The married priest I mentioned had been called and went immediately to the hospital. Daniel was already on the respirator, and soon thereafter little Daniel was gone. The family was in shreds and devastated. They had five kids, and they taught all the kids you never leave the house without telling mom, so she knows where you are.

The priest went home and was at a loss as to what he could say to the family at the funeral. The priest's wife was in Florida visiting her sister at that time, and he was alone. He prepared a TV dinner and sat down to eat and watch the TV news that second evening.

Immediately, he knew Daniel was standing in the room to the right of the TV set during the start of the 6 p.m. news. However, Daniel wouldn't say a word. The priest asked, "Daniel, what do you want." There was no answer, and Daniel left. The next night, the same thing occurred at 6 p.m. Daniel came back to the priest in the same room, said nothing, and left.

At the funeral, as the priest drove up, he was wondering what he could say to the family. The priest came in one door, and the family came in the other. The mother came right to the priest as they entered. She said, "Father, you'll never believe what happened to me. The night after Daniel died, at 6 p.m., I was in the kitchen cooking for the family. Daniel stood right in front of me". The priest asked her if she saw him and she said, "No, but I know my son." Those are powerful words of a mother.

She said Daniel wanted permission to leave, and she told him "no" and started crying. She said he came back the next evening at 6 p.m. She said he asked her the same question, "Can I leave?", and she told him "yes" this time. Then Daniel was gone; the soul of the boy needed permission from mom to leave the house in a continuing relationship of mother and son. Particularity endures.

(Saved entries)
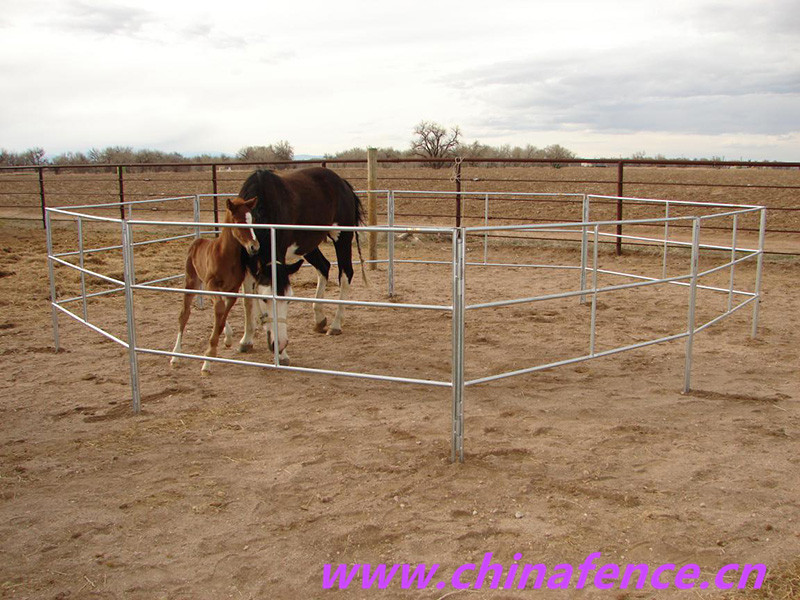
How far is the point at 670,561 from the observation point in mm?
2750

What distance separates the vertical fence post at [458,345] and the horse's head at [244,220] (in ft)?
6.39

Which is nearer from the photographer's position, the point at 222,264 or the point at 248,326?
the point at 222,264

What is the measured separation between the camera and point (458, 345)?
356 cm

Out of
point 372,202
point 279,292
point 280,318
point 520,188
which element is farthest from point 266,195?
point 520,188

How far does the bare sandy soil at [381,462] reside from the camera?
2820 millimetres

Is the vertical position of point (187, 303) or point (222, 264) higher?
point (222, 264)

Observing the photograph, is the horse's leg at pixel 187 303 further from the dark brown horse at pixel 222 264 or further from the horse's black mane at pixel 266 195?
the horse's black mane at pixel 266 195

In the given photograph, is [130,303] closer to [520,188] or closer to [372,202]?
[372,202]

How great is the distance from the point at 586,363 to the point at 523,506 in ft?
8.54

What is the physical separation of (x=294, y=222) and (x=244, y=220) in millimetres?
1129

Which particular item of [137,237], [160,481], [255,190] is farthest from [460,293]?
[137,237]

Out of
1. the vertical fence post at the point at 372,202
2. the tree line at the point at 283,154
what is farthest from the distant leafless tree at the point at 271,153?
the vertical fence post at the point at 372,202

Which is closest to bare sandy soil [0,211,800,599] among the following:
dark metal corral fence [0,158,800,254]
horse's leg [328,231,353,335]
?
horse's leg [328,231,353,335]

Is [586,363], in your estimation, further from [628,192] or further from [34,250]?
[628,192]
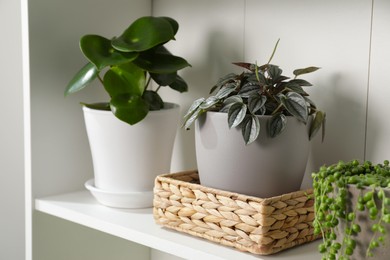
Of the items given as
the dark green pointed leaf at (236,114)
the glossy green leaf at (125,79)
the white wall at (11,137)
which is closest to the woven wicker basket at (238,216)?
the dark green pointed leaf at (236,114)

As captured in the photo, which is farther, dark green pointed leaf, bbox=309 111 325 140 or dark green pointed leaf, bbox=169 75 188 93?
dark green pointed leaf, bbox=169 75 188 93

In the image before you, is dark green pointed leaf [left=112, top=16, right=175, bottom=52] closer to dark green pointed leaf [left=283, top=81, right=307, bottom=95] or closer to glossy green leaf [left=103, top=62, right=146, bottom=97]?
glossy green leaf [left=103, top=62, right=146, bottom=97]

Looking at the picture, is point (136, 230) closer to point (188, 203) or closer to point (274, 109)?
point (188, 203)

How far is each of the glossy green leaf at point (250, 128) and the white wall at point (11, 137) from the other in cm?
99

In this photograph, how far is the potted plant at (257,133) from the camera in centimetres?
92

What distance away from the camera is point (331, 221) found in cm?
77

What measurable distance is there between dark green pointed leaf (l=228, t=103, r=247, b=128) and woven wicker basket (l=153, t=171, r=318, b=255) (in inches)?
4.5

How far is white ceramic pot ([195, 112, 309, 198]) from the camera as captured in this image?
3.06 feet

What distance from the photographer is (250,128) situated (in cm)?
91

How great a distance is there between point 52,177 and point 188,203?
1.46 ft

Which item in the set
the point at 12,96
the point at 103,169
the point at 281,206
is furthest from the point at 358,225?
the point at 12,96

Work order 1:
Update the passage about Daniel by giving it again between "The married priest" and "where you are.", inclusive, with "respirator" changed to "ventilator".
Work order 2:
Please go on with the passage about Daniel from its last sentence.

Answer area 1:
The married priest I mentioned had been called and went immediately to the hospital. Daniel was already on the ventilator, and soon thereafter little Daniel was gone. The family was in shreds and devastated. They had five kids, and they taught all the kids you never leave the house without telling mom, so she knows where you are.

Answer area 2:
Particularity of salvation

Third, there is the particularity of the Church; let's call it the particularity of salvation. Probably 25 years ago, in New York City, I had the opportunity to meet briefly the Venerable Francis Xavier Nyugen van Thuan. He was the Archbishop of Saigon or Ho Chi Minh City. He was appointed Archbishop of Saigon when all of Vietnam fell to the communists after the U.S. military pulled out. He was imprisoned for 13 years from 1976 to 1989. He spent nine of those years in solitary confinement. He fashioned a pectoral cross out of wire. He used a few drops of wine (requested for his "stomach ailment") and some crumbs of bread to celebrate the Holy Mass.

He smuggled over a thousand small letters out of solitary confinement to his flock in Vietnam. He taught his guards religious hymns in Latin; they were praying to the Virgin Mary without realizing it. The guards and warden became his friends during his years of confinement, and some converted to the faith. On his release, he forgave them all.

In New York City, I, as a young man who was simply becoming more interested in Catholicism and possibly in the seminary, attended a small Catholic speaking event without knowing who was necessarily speaking. However, I witnessed Vietnamese faithful come into the room and weeping as they met the beloved archbishop. Some prostrated and kissed his feet as they wept. Their great long-suffering and holy archbishop had returned to them, and they wept in profound joy at the mere sight of him! I saw unfold before me the Church's unique gift of particularity.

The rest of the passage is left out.